Thanks to our foreign visitors

A Croat discussion on von Moltke's reputed Civil War comment about armies chasing each other in the woods (a settled science "fact" for our brilliant Centennial authors) has brought many Croatian visitors to this site. Hey, dobrodošao!
ili nije istina ili je rečeno samo za shermanovo divljanje:
http://cwbn.blogspot.com/2008/11/richard-f.html
More than half of the readers of this blog (actually) are located abroad with Russia, Ukraine, and Germany leading the numbers. It is possible that my father's poetry drives more than a few Russian and Ukrainian numbers my way.

My paltry UK readership competes with China's in terms of page-views, interestingly enough.
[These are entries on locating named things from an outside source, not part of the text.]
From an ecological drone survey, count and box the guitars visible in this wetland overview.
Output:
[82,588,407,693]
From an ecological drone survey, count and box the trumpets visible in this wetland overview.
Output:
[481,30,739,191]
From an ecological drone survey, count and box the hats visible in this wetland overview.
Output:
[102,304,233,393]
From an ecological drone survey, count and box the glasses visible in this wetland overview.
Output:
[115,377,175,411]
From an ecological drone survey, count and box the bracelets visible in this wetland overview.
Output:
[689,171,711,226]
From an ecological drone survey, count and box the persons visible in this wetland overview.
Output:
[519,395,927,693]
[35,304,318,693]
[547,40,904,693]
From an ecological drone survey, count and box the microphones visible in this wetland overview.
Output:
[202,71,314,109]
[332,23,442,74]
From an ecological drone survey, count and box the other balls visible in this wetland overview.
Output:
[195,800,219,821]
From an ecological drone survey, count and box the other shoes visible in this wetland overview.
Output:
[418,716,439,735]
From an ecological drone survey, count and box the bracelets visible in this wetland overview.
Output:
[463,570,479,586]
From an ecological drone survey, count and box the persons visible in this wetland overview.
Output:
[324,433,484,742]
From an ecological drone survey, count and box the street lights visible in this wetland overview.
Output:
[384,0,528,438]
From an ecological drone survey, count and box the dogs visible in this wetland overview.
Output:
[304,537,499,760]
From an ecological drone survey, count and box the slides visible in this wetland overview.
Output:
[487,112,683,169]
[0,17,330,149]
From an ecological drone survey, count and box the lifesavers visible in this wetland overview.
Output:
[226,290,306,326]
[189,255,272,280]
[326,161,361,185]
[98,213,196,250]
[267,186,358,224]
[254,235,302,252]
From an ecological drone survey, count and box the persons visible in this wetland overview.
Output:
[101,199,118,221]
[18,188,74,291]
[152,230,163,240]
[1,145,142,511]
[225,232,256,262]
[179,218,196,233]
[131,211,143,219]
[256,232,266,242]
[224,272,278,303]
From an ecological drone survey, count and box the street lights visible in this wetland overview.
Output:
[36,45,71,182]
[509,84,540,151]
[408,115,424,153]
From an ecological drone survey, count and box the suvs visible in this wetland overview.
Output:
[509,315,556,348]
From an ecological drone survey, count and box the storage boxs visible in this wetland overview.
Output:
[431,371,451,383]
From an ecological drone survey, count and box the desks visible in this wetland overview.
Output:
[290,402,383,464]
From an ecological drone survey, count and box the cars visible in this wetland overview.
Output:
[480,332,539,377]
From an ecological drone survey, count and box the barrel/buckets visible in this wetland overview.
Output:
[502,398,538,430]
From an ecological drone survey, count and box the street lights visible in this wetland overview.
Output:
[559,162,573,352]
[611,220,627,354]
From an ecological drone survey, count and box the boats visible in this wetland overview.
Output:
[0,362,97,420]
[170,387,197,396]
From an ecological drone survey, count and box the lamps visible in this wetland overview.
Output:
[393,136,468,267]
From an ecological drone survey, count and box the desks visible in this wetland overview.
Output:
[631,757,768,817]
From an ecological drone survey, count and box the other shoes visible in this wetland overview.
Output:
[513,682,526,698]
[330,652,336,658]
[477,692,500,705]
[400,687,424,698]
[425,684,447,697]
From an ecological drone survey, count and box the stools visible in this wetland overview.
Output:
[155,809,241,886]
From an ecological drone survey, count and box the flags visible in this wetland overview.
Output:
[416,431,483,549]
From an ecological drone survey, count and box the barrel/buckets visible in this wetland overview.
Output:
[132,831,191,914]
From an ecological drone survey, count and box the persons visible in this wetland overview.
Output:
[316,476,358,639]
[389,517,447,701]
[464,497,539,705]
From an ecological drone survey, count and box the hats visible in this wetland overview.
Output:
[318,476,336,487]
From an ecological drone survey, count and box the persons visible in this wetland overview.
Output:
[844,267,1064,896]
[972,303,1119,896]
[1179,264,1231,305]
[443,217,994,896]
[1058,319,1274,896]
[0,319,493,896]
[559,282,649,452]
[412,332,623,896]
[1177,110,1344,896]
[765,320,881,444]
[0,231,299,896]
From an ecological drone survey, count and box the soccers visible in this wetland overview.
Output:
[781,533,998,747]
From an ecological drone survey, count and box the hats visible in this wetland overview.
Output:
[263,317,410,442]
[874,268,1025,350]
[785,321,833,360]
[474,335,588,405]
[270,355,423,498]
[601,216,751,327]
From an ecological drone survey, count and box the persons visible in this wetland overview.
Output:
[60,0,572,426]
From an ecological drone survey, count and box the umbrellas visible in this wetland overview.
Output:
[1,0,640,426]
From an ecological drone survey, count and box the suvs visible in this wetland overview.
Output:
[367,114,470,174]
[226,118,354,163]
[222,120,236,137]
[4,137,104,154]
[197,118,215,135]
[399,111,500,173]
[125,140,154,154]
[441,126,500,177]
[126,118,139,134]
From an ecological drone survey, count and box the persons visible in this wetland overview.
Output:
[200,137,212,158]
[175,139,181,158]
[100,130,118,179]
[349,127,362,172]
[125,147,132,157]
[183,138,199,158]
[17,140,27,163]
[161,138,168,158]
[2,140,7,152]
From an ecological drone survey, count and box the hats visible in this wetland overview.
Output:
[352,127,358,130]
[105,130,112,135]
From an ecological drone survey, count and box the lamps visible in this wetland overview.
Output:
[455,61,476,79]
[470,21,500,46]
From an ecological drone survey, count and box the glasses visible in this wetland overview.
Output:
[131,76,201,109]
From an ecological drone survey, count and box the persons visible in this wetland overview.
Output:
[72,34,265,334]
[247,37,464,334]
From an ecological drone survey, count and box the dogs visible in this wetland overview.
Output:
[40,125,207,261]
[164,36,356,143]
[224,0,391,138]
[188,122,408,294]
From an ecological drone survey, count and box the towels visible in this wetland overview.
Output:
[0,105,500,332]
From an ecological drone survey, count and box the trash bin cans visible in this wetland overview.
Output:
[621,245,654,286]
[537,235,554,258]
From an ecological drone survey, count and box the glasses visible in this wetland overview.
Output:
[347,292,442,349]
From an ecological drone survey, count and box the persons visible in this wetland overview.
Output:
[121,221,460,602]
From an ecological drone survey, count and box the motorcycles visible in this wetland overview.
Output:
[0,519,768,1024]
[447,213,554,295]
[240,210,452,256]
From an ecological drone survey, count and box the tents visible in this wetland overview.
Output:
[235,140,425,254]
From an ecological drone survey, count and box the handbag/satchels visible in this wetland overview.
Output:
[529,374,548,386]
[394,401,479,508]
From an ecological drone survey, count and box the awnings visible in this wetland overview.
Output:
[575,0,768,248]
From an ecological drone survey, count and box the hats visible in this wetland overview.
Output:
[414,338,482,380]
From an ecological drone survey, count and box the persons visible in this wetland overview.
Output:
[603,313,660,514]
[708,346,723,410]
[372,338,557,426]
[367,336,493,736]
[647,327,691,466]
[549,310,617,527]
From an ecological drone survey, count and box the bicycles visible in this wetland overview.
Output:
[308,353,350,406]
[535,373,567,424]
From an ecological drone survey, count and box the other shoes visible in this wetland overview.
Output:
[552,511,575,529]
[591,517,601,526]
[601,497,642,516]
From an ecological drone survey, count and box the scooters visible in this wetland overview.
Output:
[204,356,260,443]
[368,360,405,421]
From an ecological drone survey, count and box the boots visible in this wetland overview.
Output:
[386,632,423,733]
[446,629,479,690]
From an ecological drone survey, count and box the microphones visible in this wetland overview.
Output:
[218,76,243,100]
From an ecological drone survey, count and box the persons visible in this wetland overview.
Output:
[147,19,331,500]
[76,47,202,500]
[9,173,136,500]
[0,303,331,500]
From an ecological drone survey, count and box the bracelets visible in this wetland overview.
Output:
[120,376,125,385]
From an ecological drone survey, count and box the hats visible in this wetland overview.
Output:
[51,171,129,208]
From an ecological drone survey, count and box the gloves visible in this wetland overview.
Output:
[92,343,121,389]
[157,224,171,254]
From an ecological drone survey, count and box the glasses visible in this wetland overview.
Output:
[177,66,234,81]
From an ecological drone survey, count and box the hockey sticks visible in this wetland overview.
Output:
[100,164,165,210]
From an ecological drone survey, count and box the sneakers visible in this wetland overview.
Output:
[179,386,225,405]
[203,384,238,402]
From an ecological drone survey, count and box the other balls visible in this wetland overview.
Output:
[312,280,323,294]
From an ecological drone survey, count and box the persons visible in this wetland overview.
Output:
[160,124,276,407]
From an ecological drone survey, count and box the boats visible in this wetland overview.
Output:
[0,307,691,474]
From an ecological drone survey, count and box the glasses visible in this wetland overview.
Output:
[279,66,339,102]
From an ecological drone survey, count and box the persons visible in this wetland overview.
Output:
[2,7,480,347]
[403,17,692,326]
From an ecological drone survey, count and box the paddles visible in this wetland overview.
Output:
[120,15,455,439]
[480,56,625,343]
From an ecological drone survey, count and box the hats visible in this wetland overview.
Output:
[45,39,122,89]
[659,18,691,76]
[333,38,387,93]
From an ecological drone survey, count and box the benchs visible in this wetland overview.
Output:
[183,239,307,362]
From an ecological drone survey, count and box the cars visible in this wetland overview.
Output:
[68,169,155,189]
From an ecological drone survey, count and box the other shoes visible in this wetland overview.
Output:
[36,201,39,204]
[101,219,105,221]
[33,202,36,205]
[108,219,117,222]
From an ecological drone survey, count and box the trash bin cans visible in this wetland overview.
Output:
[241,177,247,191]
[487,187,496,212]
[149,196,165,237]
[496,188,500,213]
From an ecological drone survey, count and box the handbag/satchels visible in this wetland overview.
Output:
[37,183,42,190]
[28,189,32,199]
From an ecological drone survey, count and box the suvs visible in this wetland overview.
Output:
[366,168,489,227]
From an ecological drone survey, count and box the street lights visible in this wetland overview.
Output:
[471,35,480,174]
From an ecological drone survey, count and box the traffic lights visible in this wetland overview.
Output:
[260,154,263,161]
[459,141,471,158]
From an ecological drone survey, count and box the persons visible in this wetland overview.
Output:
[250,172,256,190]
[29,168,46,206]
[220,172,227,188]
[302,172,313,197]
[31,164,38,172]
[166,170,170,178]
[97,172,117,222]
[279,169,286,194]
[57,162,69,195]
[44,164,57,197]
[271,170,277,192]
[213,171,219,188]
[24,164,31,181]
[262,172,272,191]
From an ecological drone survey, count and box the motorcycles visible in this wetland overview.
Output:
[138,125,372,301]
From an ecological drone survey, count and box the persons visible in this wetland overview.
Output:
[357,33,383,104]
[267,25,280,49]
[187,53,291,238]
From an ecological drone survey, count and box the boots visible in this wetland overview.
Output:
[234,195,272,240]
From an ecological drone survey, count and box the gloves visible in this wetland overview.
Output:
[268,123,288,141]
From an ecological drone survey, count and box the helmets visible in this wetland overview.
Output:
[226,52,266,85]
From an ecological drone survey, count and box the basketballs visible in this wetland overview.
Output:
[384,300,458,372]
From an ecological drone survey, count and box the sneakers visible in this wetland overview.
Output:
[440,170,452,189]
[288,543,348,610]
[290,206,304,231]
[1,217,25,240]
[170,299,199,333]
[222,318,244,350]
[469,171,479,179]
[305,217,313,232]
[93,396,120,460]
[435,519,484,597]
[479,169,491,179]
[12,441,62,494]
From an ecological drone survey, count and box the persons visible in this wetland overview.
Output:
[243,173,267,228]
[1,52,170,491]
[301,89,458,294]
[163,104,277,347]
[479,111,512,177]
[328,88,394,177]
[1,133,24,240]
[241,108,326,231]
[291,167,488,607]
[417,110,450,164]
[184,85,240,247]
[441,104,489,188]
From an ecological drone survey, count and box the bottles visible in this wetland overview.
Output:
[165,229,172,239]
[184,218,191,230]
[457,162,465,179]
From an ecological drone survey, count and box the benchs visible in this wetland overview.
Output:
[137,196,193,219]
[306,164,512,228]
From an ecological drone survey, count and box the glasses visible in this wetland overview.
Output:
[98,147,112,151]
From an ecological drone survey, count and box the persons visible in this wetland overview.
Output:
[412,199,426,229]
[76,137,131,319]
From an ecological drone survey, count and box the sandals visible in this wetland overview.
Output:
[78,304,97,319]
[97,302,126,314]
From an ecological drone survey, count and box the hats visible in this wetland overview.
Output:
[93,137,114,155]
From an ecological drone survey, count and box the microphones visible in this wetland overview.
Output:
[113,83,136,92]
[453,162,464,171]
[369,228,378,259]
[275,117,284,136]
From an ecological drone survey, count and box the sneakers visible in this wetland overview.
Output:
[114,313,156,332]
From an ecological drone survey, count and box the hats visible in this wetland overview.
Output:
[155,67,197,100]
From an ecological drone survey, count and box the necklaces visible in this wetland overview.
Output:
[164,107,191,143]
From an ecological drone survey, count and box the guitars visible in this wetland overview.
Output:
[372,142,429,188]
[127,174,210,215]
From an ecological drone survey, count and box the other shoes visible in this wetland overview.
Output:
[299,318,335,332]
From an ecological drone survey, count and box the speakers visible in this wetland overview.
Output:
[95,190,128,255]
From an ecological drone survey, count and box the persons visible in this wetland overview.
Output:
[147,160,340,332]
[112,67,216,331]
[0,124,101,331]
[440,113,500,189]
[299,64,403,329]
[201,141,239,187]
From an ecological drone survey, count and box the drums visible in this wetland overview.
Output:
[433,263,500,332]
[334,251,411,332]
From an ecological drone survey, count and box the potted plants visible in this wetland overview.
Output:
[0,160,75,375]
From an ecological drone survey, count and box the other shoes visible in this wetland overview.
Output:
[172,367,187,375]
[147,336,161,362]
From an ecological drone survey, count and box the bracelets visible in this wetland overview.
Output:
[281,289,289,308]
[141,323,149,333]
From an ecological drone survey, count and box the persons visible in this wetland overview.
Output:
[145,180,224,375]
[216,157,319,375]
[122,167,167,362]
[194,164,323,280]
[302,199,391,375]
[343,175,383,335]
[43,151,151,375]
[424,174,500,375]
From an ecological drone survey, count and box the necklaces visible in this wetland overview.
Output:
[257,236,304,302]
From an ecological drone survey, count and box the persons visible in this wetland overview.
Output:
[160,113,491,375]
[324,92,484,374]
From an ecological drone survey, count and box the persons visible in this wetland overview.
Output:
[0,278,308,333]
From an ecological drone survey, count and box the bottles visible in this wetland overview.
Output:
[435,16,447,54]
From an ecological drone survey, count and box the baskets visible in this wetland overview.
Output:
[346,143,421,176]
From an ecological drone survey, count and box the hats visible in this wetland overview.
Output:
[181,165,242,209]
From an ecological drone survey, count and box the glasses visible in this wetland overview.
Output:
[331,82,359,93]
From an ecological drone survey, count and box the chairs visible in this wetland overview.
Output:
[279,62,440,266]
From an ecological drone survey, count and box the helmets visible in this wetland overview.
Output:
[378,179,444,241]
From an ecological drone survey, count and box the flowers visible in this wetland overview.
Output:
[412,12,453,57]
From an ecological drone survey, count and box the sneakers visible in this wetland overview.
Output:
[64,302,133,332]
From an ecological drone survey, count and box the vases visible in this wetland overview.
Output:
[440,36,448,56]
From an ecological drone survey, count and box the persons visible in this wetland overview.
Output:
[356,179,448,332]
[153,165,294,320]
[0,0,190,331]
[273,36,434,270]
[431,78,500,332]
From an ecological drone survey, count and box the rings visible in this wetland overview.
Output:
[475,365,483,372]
On many days, Chinese hits swamp British page views.

I have Dutch visitors aplenty but they only hunt up the general who faints - and that's about it.

If I can influence non-Anglophone criticism of American Civil War nonfiction literature, I will be grateful, honored and humbled.

Meanwhile, welcome, friends.

7/12/2012

Patton, the cavalry sword, and more

As a Bernard Montgomery fan and a deep Patton skeptic, I was surprised to find myself charmed by a collection of Patton writings in pdf compiled by the Patton Society. I can't regain access to the compilation, but here is a link to some of the relevant individual files on their site.

If you are a Civil War cavalry buff (hey, Eric!) you have to read this piece. Sword-wise, Patton is anti-cut and pro-thrust. This explains the configuration of the sabre he designed (photo above) which I have seen displayed in some Army museums. He is right for more reasons than he suspects and I may write a post on that (based on my seven years of competitive sabre fencing and two days of horse riding). Picture the cavalry of 1914 sitting in McClellan saddles and carring Patton swords.

Buried somewhere in that site is another article on what makes a really great polo team. If you like polo, dig it out - it's wonderful.

Also buried in that site is a loving memoir of John J. Pershing. My youthful admiration of Pershing cooled lately and I was glad to have Patton remind me how much good there was in "Black Jack."

If you know how to browse, have at it.

7/11/2012

Armies too large for their transport networks

If an army is too large for its transport network, what happens?

It has to disperse (or divide), creating discontinuous fronts.

Units may be out of supporting distance of one another.

Communication is slower, less certain.

The broken-up army experiences multiple, discontinuous states of supply and readiness in each separated segment.

Dispositions are less tactical, more logistical.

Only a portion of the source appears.